Why an Online Presence Adds an Important Feature To Your Visibility

Michael Boerner at iQuestions shared an interesting chart with me recently on how Nielsen Media Research tracks the impact of internet advertising. It’s a “visibility map” and I’ve attached it as a .pdf to this post. The chart reveals that the prime time viewing audience for TV is evening hours between 7-10pm (nothing new there). Likewise, the radio prime time is early morning drive time, and slowly falls off over the course of the day. But the internet brings a different perspective altogether. The internet “prime time” creates a
bump over the daytime hours. In other words, during the low time when TV is building and radio is losing audience, the internet is cranking. As you can see from the chart, it’s peak is about 3pm. It’s also interesting that the lowest rating periods for the internet are higher than the lowest ratings for TV (morning) or radio (evening).
Based on this Nielson research, adding internet advertising, promotion, or programming to your media mix will make you far more visible during the day when both radio and TV are delivering less than their best audiences.
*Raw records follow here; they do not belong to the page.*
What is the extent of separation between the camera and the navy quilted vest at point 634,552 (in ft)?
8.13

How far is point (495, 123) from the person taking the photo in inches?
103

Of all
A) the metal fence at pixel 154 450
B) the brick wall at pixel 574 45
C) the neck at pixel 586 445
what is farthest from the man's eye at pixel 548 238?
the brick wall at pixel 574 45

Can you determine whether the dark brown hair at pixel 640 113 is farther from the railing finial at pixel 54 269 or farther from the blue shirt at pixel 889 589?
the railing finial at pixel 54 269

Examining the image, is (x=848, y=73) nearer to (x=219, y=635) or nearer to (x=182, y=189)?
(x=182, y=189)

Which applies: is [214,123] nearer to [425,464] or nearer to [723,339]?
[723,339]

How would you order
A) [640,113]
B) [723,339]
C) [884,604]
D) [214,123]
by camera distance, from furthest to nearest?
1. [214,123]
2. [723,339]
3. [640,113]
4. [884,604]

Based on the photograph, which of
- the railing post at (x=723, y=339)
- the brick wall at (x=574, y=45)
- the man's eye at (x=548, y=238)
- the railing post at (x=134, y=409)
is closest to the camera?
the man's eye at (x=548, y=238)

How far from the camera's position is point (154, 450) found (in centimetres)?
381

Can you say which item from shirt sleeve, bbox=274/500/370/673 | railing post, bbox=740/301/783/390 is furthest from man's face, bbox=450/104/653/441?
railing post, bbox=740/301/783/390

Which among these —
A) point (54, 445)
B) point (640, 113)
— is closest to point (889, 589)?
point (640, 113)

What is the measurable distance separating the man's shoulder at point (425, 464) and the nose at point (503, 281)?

Please note: I reserve the right to delete comments that are offensive or off-topic.

  • Jeff Reid

    Hi, Phil. – when IPTV really takes off, This is a major windfall opportunity for the graphic design world. Man, are they going to be busy…the websites will have to immediately compete with the look and feel of the major networks and cable channels in order to keep the continuity. Mostly because the web-page will be 1 click away on the same HD-screen. From NBC to MSNBC.com in 3 seconds. Or, perhaps with the web-interaction as a border/frame, and the broadcast picture nestled in the middle. Is the rest of the internet world anticipating this wave? The TV sets may be web-ready, but are the websites truly ready for Primetime???

  • http://petersmythe.org Peter Smythe

    Phil, on the graph I'd like to see the breakdown of internet-video vs. internet-text.  We're seeing a great difference between our written blog/essays and our podcasts (just audio).  Given the statistics on reading, does your "Online Presence" really equate to YouTube for religious sites?